## TASK:
Here are some entries. Print them exactly as they are.

## RECORDED INFORMATION:

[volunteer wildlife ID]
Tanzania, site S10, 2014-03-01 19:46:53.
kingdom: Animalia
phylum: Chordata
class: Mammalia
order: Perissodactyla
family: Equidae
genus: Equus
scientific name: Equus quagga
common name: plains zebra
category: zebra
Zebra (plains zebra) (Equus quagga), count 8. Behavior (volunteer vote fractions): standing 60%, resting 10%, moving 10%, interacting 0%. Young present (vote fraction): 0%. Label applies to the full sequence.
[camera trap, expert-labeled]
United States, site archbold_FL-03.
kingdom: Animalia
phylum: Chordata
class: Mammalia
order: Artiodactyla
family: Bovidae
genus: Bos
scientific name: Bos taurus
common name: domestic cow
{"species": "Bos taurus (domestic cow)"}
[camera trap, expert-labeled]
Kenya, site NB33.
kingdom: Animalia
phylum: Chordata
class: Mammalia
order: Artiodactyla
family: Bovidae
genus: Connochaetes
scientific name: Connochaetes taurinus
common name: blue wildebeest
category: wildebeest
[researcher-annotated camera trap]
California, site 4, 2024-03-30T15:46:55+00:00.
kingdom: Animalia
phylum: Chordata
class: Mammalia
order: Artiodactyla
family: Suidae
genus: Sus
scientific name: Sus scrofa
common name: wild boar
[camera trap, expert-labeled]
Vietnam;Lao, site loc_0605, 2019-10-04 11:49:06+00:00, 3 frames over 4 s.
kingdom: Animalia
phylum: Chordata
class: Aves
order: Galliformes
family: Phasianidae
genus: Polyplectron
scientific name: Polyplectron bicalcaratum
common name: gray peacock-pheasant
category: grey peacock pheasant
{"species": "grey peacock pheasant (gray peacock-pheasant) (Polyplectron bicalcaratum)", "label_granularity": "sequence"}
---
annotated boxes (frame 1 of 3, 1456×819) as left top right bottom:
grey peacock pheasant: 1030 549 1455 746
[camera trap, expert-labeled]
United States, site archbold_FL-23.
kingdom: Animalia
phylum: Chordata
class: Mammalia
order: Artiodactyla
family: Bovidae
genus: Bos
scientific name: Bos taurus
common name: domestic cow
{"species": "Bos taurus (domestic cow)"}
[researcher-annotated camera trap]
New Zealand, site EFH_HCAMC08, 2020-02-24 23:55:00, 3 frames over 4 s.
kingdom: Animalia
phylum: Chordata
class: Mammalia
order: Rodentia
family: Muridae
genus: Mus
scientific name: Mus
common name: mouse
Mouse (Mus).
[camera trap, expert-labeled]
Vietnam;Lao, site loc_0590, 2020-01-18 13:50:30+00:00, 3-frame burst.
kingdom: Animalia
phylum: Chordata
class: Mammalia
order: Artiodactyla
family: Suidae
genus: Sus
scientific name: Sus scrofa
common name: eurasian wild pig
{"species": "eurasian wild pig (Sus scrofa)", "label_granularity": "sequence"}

## EXPECTED ANSWER:
[volunteer wildlife ID]
Tanzania, site S10, 2014-03-01 19:46:53.
kingdom: Animalia
phylum: Chordata
class: Mammalia
order: Perissodactyla
family: Equidae
genus: Equus
scientific name: Equus quagga
common name: plains zebra
category: zebra
Zebra (plains zebra) (Equus quagga), count 8. Behavior (volunteer vote fractions): standing 60%, resting 10%, moving 10%, interacting 0%. Young present (vote fraction): 0%. Label applies to the full sequence.
[camera trap, expert-labeled]
United States, site archbold_FL-03.
kingdom: Animalia
phylum: Chordata
class: Mammalia
order: Artiodactyla
family: Bovidae
genus: Bos
scientific name: Bos taurus
common name: domestic cow
{"species": "Bos taurus (domestic cow)"}
[camera trap, expert-labeled]
Kenya, site NB33.
kingdom: Animalia
phylum: Chordata
class: Mammalia
order: Artiodactyla
family: Bovidae
genus: Connochaetes
scientific name: Connochaetes taurinus
common name: blue wildebeest
category: wildebeest
[researcher-annotated camera trap]
California, site 4, 2024-03-30T15:46:55+00:00.
kingdom: Animalia
phylum: Chordata
class: Mammalia
order: Artiodactyla
family: Suidae
genus: Sus
scientific name: Sus scrofa
common name: wild boar
[camera trap, expert-labeled]
Vietnam;Lao, site loc_0605, 2019-10-04 11:49:06+00:00, 3 frames over 4 s.
kingdom: Animalia
phylum: Chordata
class: Aves
order: Galliformes
family: Phasianidae
genus: Polyplectron
scientific name: Polyplectron bicalcaratum
common name: gray peacock-pheasant
category: grey peacock pheasant
{"species": "grey peacock pheasant (gray peacock-pheasant) (Polyplectron bicalcaratum)", "label_granularity": "sequence"}
---
annotated boxes (frame 1 of 3, 1456×819) as left top right bottom:
grey peacock pheasant: 1030 549 1455 746
[camera trap, expert-labeled]
United States, site archbold_FL-23.
kingdom: Animalia
phylum: Chordata
class: Mammalia
order: Artiodactyla
family: Bovidae
genus: Bos
scientific name: Bos taurus
common name: domestic cow
{"species": "Bos taurus (domestic cow)"}
[researcher-annotated camera trap]
New Zealand, site EFH_HCAMC08, 2020-02-24 23:55:00, 3 frames over 4 s.
kingdom: Animalia
phylum: Chordata
class: Mammalia
order: Rodentia
family: Muridae
genus: Mus
scientific name: Mus
common name: mouse
Mouse (Mus).
[camera trap, expert-labeled]
Vietnam;Lao, site loc_0590, 2020-01-18 13:50:30+00:00, 3-frame burst.
kingdom: Animalia
phylum: Chordata
class: Mammalia
order: Artiodactyla
family: Suidae
genus: Sus
scientific name: Sus scrofa
common name: eurasian wild pig
{"species": "eurasian wild pig (Sus scrofa)", "label_granularity": "sequence"}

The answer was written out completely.